Supplied passage Start Marker
More from Dean Snyder

On the jump is an extended passage from Dean Snyder’s Good Friday sermon that makes use of Jeremiah Wright’s “God damn America” line. It softens the application, making it more palatable–and obliquely identifies with the Obama critique. Pretty good use of Moltmann, I’d say. Worth a look. The theologian Jurgen Moltmann says Jesus’ death was […]

On the jump is an extended passage from Dean Snyder’s Good Friday sermon that makes use of Jeremiah Wright’s “God damn America” line. It softens the application, making it more palatable–and obliquely identifies with the Obama critique. Pretty good use of Moltmann, I’d say. Worth a look.


The theologian Jurgen Moltmann says Jesus’ death was not a “fine death.” The Gospel of Mark describes his dying as “greatly distressed and troubled.” (Mark 14:33) Mark says he died with a loud incoherent cry. (Mark 15: 37) The Book of Hebrews says he died “with loud cries and tears.” (Hebrews 5:7)
Supplied passage End Marker
Work request 1:
Please translate this sentence from the post on Dean Snyder's sermon into Spanish: "The theologian Jurgen Moltmann says Jesus’ death was not a “fine death.”"
Work request 2:
Turn the paragraph of the post on Dean Snyder's sermon beginning "The theologian Jurgen Moltmann says" into a short list that keeps its main facts.
Work request 3:
Carry the post on Dean Snyder's sermon forward from its last sentence.
None of the records are needed for this work.
Data shown Start Marker
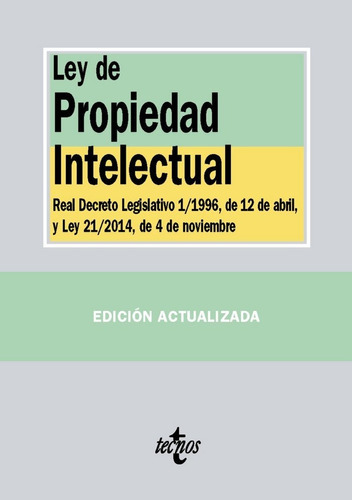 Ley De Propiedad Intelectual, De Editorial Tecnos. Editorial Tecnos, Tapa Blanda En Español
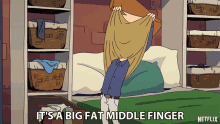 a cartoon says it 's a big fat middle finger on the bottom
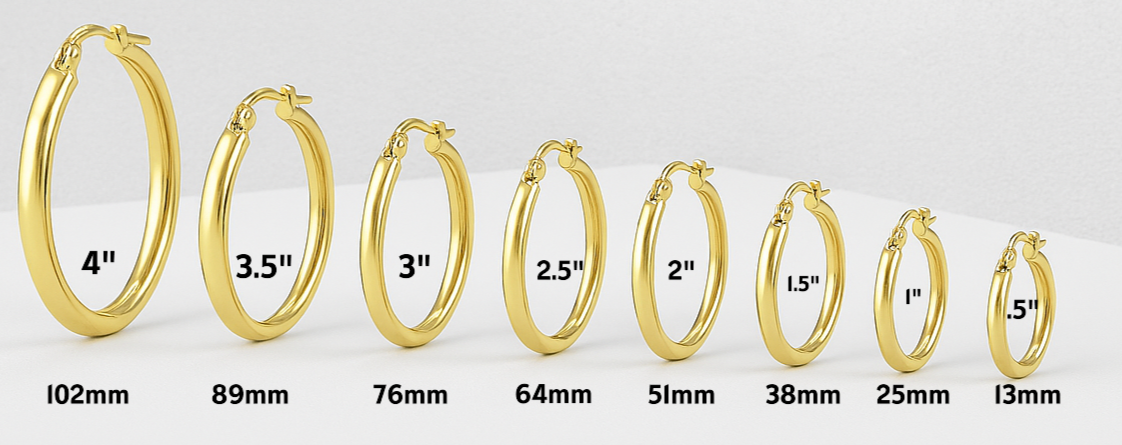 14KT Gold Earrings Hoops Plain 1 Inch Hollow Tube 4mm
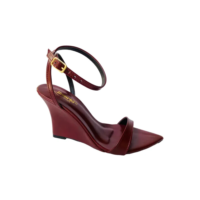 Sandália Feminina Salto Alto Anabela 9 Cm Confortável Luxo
Data shown End Marker
Data shown Start Marker
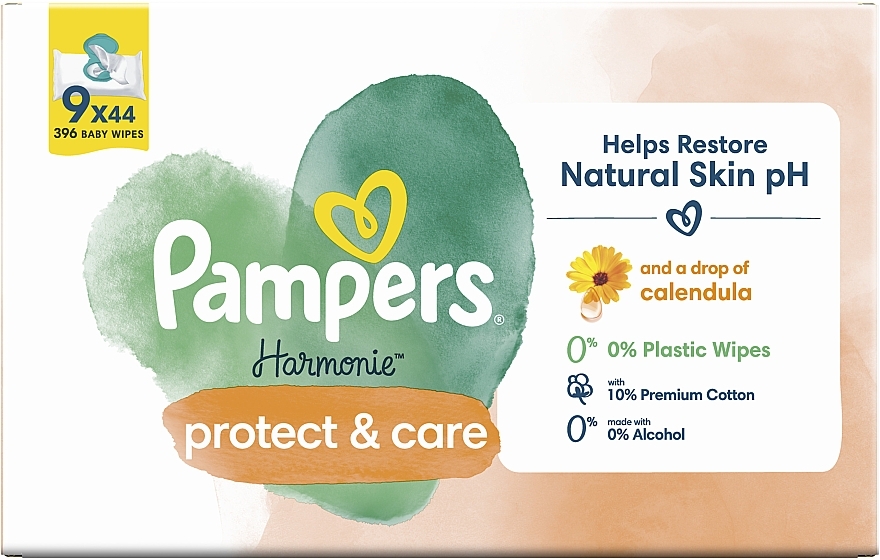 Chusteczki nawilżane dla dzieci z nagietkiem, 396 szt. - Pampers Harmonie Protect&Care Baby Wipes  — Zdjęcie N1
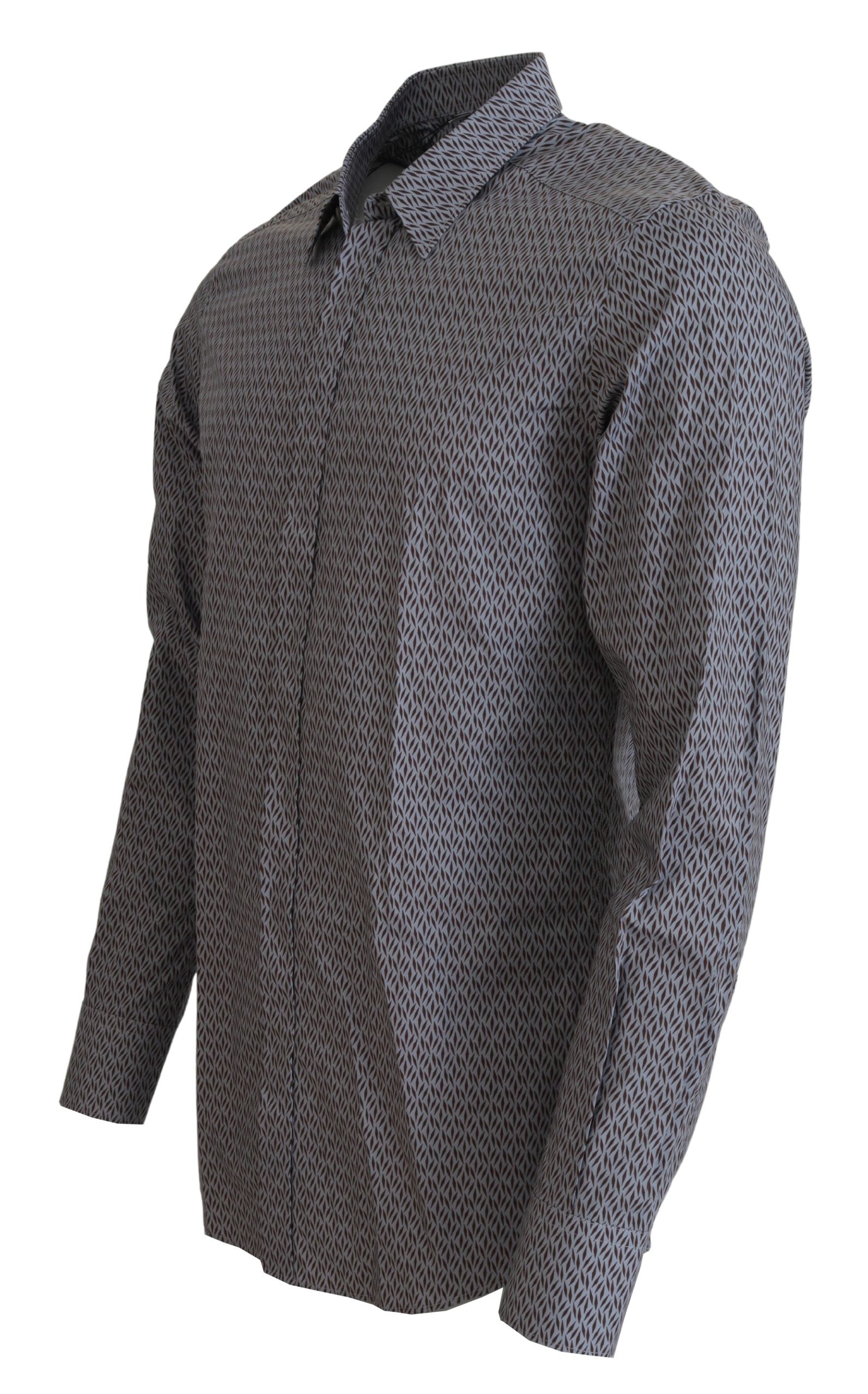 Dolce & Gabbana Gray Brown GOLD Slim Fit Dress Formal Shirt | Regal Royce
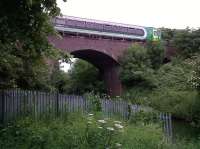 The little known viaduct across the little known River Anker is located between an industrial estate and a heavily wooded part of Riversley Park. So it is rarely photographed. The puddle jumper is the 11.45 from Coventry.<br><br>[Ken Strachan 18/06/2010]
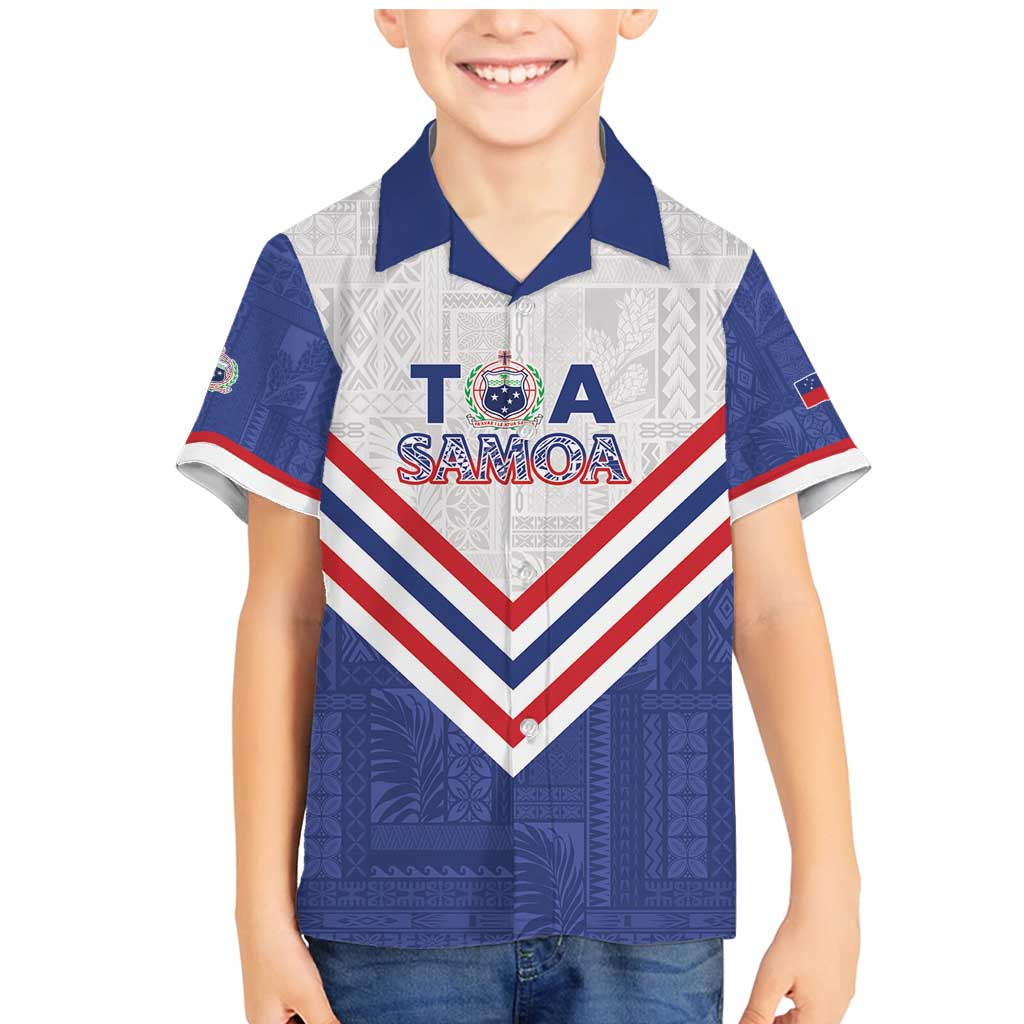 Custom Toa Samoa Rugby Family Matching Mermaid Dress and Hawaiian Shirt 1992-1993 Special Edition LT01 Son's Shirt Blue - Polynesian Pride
Data shown End Marker
Data shown Start Marker
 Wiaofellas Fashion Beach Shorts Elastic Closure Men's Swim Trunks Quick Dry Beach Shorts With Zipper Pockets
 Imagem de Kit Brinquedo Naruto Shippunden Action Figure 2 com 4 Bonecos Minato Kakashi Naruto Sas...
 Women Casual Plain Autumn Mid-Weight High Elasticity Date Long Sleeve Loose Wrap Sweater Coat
Data shown End Marker
Written answer 1:
El teólogo Jurgen Moltmann dice que la muerte de Jesús no fue una «muerte hermosa».

Written answer 2:
- Jurgen Moltmann: Jesus' death was not a "fine death."
- Gospel of Mark: his dying was "greatly distressed and troubled" (Mark 14:33), and he died with a loud incoherent cry (Mark 15:37).
- Book of Hebrews: he died "with loud cries and tears" (Hebrews 5:7).

Written answer 3:
Matthew and Mark both say he died shouting in a loud voice the words: “My God, my God, why have you forsaken me?” Only in Luke and John, later Gospels, does Jesus’ death become more peaceful and heroic. The early Gospels tell us Jesus died in profound despair. He died feeling abandoned by God. Over time we have tried to soften the harshness of it, but, if we assume Mark and Matthew are close to the reality, as I do, Jesus’ dying was not pretty.
He dies godforsaken. The only begotten Child of God dies without God, without comfort, without meaning. He descends into hell.
Yet this strange religion of ours teaches this – that this most godforsaken of deaths is the precise moment in human history when we see God most clearly. How can this be? What does this mean?
Professor Moltmann tells us it must mean something about where God chooses to be in our world…that God chooses to be at the very places that, by all our human senses and assumptions, we assume are most godforsaken. It must mean, Professor Moltmann says, that God is in the places of our world where we most assume God isn’t.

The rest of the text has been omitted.